*Page extract*:
The selector of the operator k8s services is too loose
What I wanted to do
Install GitLab runner on OpenShift.
Actions performed
- In Operators > OperatorHub, select GitLab Runner (certified)
- Complete the installation with the default values
- Create a registration secret
apiVersion: v1
kind: Secret
metadata:
name: gitlab-runner-secret
type: Opaque
stringData:
runner-registration-token: REDACTED
- Create a Runner
kind: Runner
apiVersion: apps.gitlab.com/v1beta2
metadata:
name: example
namespace: default
spec:
gitlabUrl: 'https://gitlab.com'
imagePullPolicy: Always
tags: 'openshift, test'
token: gitlab-runner-secret
Expected result
The GitLab runner is installed.
Actual results
Error "failed calling webhook "mrunner.kb.io": failed to call webhook: Post "https://gitlab-runner-controller-manager-service.openshift-operators.svc:443/mutate-apps-gitlab-com-v1beta2-runner?timeout=10s": dial tcp 10.131.0.17:9443: connect: connection refused" for field "undefined".
Explanation
The selector of the gitlab-runner-webhook-service service is too loose. This results in the Service "adopting" pods from other operators and distributing the webhook requests with round-robin over those pods.
In a newly provisioned environment, it works. But as soon as you have several operators installed, it fails randomly.
Environment
- OpenShift 4.10.34
- Gitlab Runner 1.10.0
Possible fix
The gitlab-runner-webhook-service, gitlab-runner-controller-manager-service, gitlab-runner-controller-manager-metrics-service have a selector defined as:
control-plane=controller-manager
Other operators usually use selectors that combine two labels:
control-plane=controller-managerapp=foo-operator

*What is expected*:
In the issue report on the GitLab Runner operator's service selector, what selector is defined for the gitlab-runner-webhook-service and the two controller-manager services?

*Stored data*:

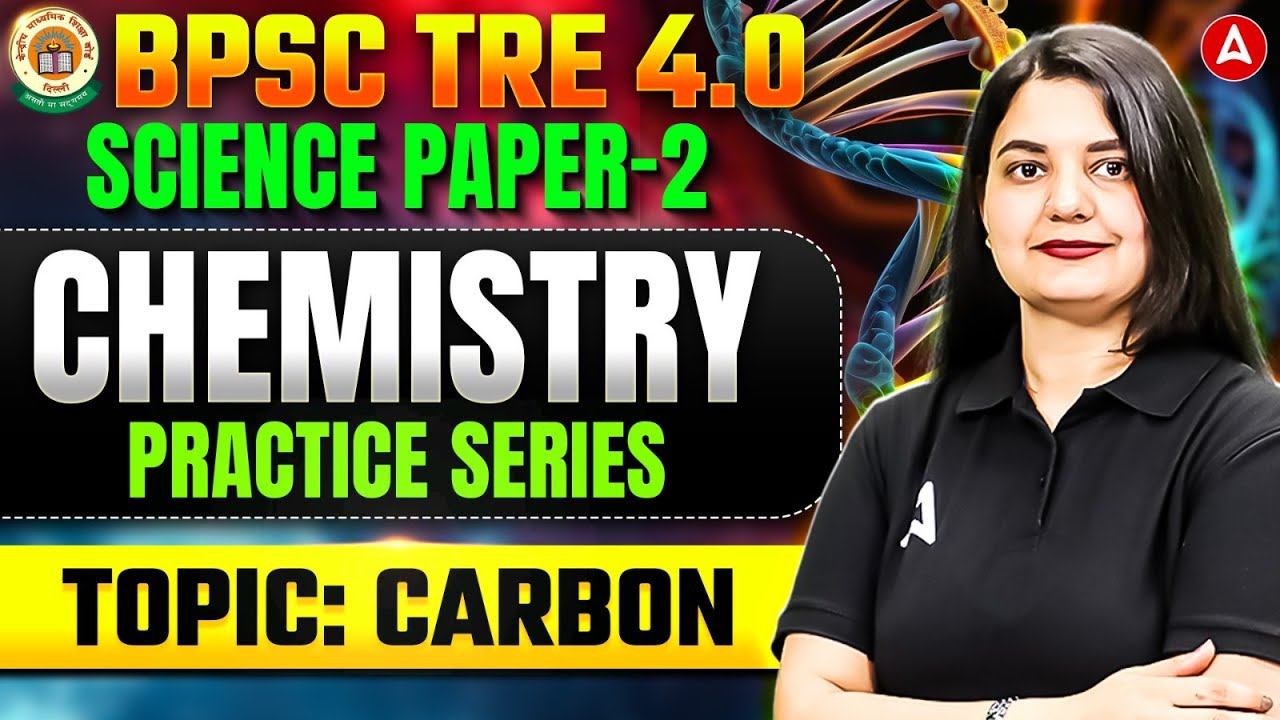 BPSC TRE 4.0 Science Paper 2 | TRE 4.0 Science Chemistry Practice Set |TRE Science PYQ By Himani Mam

*Solution for this exercise*:
control-plane=controller-manager